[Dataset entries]

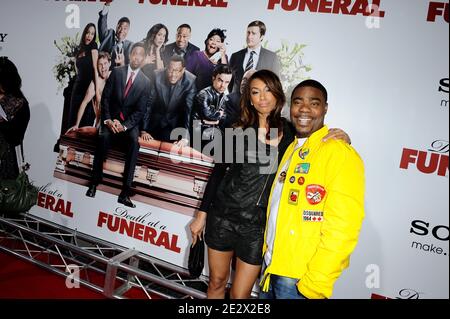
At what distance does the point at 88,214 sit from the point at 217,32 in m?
2.17

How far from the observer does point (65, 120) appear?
306 cm

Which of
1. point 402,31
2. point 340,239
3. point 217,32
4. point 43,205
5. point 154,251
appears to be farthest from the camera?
point 43,205

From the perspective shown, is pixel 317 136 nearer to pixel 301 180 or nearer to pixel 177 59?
pixel 301 180

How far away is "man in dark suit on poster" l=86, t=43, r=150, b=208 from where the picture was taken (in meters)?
2.71

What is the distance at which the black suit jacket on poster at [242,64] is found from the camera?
2.30 m

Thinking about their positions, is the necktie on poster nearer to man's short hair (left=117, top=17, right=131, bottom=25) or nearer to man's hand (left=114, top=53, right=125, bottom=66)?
man's hand (left=114, top=53, right=125, bottom=66)

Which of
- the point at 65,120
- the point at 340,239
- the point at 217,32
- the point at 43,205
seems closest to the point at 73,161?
the point at 65,120

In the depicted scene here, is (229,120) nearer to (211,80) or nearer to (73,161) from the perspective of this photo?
(211,80)

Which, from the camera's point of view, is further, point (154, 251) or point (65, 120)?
point (65, 120)

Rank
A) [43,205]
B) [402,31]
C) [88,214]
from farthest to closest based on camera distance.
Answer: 1. [43,205]
2. [88,214]
3. [402,31]

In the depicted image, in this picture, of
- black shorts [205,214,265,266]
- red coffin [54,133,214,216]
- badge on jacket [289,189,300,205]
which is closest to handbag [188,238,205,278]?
black shorts [205,214,265,266]

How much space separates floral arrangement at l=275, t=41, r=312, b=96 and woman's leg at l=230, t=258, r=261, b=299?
132cm

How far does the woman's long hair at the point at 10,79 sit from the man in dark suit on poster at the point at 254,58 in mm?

== Task requirements ==
Please convert every line of the material above into a JSON list of strings, one string per line, skipping blank lines and leaving the picture out.

== The response ==
[
  "At what distance does the point at 88,214 sit from the point at 217,32 in m?",
  "2.17",
  "How far from the observer does point (65, 120) appear?",
  "306 cm",
  "Which of",
  "1. point 402,31",
  "2. point 340,239",
  "3. point 217,32",
  "4. point 43,205",
  "5. point 154,251",
  "appears to be farthest from the camera?",
  "point 43,205",
  "From the perspective shown, is pixel 317 136 nearer to pixel 301 180 or nearer to pixel 177 59?",
  "pixel 301 180",
  "How far away is \"man in dark suit on poster\" l=86, t=43, r=150, b=208 from where the picture was taken (in meters)?",
  "2.71",
  "What is the distance at which the black suit jacket on poster at [242,64] is found from the camera?",
  "2.30 m",
  "Thinking about their positions, is the necktie on poster nearer to man's short hair (left=117, top=17, right=131, bottom=25) or nearer to man's hand (left=114, top=53, right=125, bottom=66)?",
  "man's hand (left=114, top=53, right=125, bottom=66)",
  "Which of",
  "- the point at 65,120",
  "- the point at 340,239",
  "- the point at 217,32",
  "- the point at 43,205",
  "seems closest to the point at 73,161?",
  "the point at 65,120",
  "In the depicted scene here, is (229,120) nearer to (211,80) or nearer to (73,161) from the perspective of this photo?",
  "(211,80)",
  "Which, from the camera's point of view, is further, point (154, 251) or point (65, 120)?",
  "point (65, 120)",
  "Rank",
  "A) [43,205]",
  "B) [402,31]",
  "C) [88,214]",
  "from farthest to closest based on camera distance.",
  "Answer: 1. [43,205]",
  "2. [88,214]",
  "3. [402,31]",
  "In the depicted image, in this picture, of",
  "- black shorts [205,214,265,266]",
  "- red coffin [54,133,214,216]",
  "- badge on jacket [289,189,300,205]",
  "which is closest to handbag [188,238,205,278]?",
  "black shorts [205,214,265,266]",
  "How much space separates floral arrangement at l=275, t=41, r=312, b=96 and woman's leg at l=230, t=258, r=261, b=299?",
  "132cm",
  "How far does the woman's long hair at the point at 10,79 sit from the man in dark suit on poster at the point at 254,58 in mm?"
]